Mobilisation générale

Le succès du Cice suppose l’engagement de l’ensemble des acteurs de l’économie française et en premier lieu des entreprises de notre pays. Dans cet objectif de mobilisation, le préfet de l’Essonne, Bernard Schmeltz, a rencontré les organisations patronales de l’Essonne le mardi 17 décembre 2013, en préfecture, à Evry. Ces dernières ont répondu présentes en nombre avec Christian Thérond, président du Medef Essonne, accompagné de Catherine Nouvellon-Rouzies, vice-présidente de Femmes chefs d’entreprises 91, Jack Chopin-Ferrier, président de l’Association des chefs d’entreprises du centre d’envergure européenne, Jean-Pierre Mougin, vice-président du Medef Essonne, Jean-Baptiste Savansongkham, président de la Fédération des très petites entreprises de l’Essonne, de Véronique Tonnoir, représentante du CJD, et de Bernard Toulouse, président de la Fédération du bâtiment de l’Essonne.

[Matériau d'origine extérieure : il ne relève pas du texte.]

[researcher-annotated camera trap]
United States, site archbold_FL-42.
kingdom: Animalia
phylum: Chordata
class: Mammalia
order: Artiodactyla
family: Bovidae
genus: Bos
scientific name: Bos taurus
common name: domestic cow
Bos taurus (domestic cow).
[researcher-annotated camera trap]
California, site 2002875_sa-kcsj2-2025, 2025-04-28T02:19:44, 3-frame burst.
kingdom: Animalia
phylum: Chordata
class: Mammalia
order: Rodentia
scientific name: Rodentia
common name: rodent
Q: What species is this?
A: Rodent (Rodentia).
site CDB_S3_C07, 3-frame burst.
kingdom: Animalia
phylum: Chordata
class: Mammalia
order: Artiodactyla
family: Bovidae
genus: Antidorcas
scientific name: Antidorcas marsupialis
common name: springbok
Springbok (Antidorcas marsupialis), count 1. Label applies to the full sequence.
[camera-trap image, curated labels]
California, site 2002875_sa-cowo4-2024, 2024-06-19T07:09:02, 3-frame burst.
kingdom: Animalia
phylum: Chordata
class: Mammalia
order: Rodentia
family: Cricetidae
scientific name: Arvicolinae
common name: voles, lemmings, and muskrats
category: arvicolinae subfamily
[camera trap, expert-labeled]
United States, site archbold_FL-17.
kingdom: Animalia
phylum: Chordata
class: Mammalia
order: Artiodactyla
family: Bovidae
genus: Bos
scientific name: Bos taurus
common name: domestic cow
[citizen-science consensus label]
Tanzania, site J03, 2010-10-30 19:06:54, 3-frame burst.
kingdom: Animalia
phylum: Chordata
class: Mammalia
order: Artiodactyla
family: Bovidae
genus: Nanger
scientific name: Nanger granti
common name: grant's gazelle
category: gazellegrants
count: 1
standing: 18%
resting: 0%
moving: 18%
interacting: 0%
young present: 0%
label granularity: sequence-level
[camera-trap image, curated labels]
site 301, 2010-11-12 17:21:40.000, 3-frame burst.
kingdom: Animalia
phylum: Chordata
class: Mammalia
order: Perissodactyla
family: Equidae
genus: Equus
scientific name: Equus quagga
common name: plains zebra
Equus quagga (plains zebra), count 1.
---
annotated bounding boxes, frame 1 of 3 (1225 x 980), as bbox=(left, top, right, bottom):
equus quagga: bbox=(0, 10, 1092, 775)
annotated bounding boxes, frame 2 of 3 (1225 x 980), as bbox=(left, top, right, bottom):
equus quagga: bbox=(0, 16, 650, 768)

Des propositions concrètes

De cette rencontre est ressortie l’expression de la part des chefs d’entreprises d’un manque de lisibilité sur l’avenir, d’une incertitude (en particulier sur les questions fiscales et réglementaires) et la demande de rétablir la confiance entre les chefs d’entreprises, les administrations et les élus. Concrètement, quatre revendications se sont exprimées autour de ce pacte de confiance désiré par ces représentants du patronat. Primo, la baisse, en urgence, des charges des entreprises et des dépenses publiques. Secundo, une pause législative et réglementaire. Tertio, l’arrêt de la considération des entrepreneurs comme des délinquants en puissance. Et enfin, la simplification de la réglementation qui entrave l’initiative des entrepreneurs. Notamment le Medef a proposé l’ouverture de cinq chantiers autour de l’efficience de la sphère publique, le coût du travail, la fiscalité, la simplification administrative et l’attractivité de la France pour l’emploi avec pour un objectif de créer un million d’emploi en 5 ans.